The MAT document object is accessible and manipulable in three programming languages: Java, JavaScript and Python. The Python API is the most extensive of the three, since almost all of the MAT tools and server-side services are implemented in Python. In this document, we provide a useable subset of the Python API which will allow you to create, manipulate, read and write MAT documents.

Loading the API

If MAT_PKG_HOME is a Python variable set to the appropriate value, you can load the API as follows:

import sys, os

# Insert MAT_PKG_HOME at the head of the path list
sys.path.insert(0, os.path.join(MAT_PKG_HOME, "lib", "mat", "python"))

import MAT

All the various operations you'll need are within the MAT package or its subpackages.

Accessing your task

Your task contains all sorts of information about the well-formedness of the annotations in documents you might create or read. You don't need to use this well-formedness information if you don't want to. So for instance, your task may specify that annotations with label "PERSON" have an attribute named "type" whose value is a string; if you use your well-formedness information, and you try to create or read a document with a PERSON annotation which contains a "type" attribute whose value is an integer, an error will be thrown. If you don't use your well-formedness information, the type of the first occurrence of each annotation attribute will determine its type for that annotation label in that document.

In other words, the only difference in the behavior of the API is when, and whether, it throws any well-formedness errors.

Assuming your tasks are registered in the normal way, here's how to access a task named "My Task". The task name you use is the same name you'd use for any of the MAT utilities.

pDir = MAT.PluginMgr.LoadPlugins()

# pDir implements a dictionary, so you can use it as a dictionary

try:
myTask = pDir["My Task"]
except KeyError:
pass

# Alternatively, the getTask method catches the error and
# returns None if the task isn't found

myTask = pDir.getTask("My Task")

Reading a document

To read a document from a file, you must instantiate a reader, using the same reader name you'd use with any of the MAT utilities (e.g., "mat-json", "xml-inline"). If you want the document to use your task's well-formedness information, you can pass the task to the reader when you instantiate it.

# Here's how you instantiate a reader without a task.

r = MAT.DocumentIO.getDocumentIO("mat-json")

# And here's how you do it with the task retrieved in the previous section.

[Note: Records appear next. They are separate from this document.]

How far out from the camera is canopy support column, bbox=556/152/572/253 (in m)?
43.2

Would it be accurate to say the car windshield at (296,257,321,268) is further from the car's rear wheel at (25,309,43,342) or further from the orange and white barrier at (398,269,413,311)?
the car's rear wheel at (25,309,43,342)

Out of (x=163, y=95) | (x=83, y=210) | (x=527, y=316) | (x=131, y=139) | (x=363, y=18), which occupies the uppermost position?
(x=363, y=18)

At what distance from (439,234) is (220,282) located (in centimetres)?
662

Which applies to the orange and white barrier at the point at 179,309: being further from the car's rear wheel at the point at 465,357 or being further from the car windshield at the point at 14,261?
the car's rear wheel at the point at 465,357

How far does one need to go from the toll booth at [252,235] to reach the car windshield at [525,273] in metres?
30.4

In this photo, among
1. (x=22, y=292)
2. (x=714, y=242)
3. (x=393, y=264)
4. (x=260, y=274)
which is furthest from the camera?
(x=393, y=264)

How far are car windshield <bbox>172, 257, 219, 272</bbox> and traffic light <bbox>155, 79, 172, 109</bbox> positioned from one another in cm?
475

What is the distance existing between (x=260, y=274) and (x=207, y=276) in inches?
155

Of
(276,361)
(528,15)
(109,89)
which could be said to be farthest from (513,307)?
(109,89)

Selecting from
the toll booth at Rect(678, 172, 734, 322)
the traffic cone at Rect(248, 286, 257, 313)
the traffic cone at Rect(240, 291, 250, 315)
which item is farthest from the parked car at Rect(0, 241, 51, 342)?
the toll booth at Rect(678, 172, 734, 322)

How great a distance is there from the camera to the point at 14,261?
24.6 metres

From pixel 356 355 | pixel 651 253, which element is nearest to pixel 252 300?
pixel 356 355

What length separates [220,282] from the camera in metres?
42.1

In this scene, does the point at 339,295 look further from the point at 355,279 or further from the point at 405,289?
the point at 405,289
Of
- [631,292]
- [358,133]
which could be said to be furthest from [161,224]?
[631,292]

r = MAT.DocumentIO.getDocumentIO("mat-json", task = myTask)

# Once you have this reader, you can use it to read a document.
# This method raises MAT.Document.LoadError.

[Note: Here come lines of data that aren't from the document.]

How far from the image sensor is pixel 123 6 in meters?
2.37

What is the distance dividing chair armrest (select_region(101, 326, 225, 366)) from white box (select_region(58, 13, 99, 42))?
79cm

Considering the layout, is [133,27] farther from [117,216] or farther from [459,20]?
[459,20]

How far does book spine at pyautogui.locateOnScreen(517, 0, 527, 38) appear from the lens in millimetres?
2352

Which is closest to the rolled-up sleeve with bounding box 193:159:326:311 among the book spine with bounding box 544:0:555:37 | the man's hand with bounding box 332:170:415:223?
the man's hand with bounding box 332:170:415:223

d = r.readFromSource("/path/to/doc")

# You can also ready from standard input.

d = r.readFromSource("-")

# Readers have no document-level state; you can use the same reader
# to read an arbitrary number of documents.

d1 = r.readFromSource("/path/to/doc1")
d2 = r.readFromSource("/path/to/doc2")

The getDocumentIO() method also accepts the "encoding" keyword; this is ignored in the case of a reader like mat-json for which the encoding is always the same, but is quite useful when reading documents using the "raw" reader to create an unannotated MAT document:

r = MAT.DocumentIO.getDocumentIO("raw", encoding = "big5")

If you want to customize the instantiation of a reader, you can pass the XML reader attributes as keyword arguments to the instantiator. For instance, if you want to instantiate an xml-inline reader so that all XML elements in the document are converted to annotations, rather than just the ones defined in your task, you can do this:

r = MAT.DocumentIO.getDocumentIO("xml-inline", task = myTask, xml_translate_all = True)

Note that boolean options accept Python True/False as their values.

Creating a document

Alternatively, you can create a document from scratch, rather than loading it from a serialized source. You should provide a document signal (i.e., the text of the document) as a Python unicode object.

# You can create a document directly, without the task well-formedness information...

d = MAT.Document.AnnotatedDoc(signal = u"This is the document signal.")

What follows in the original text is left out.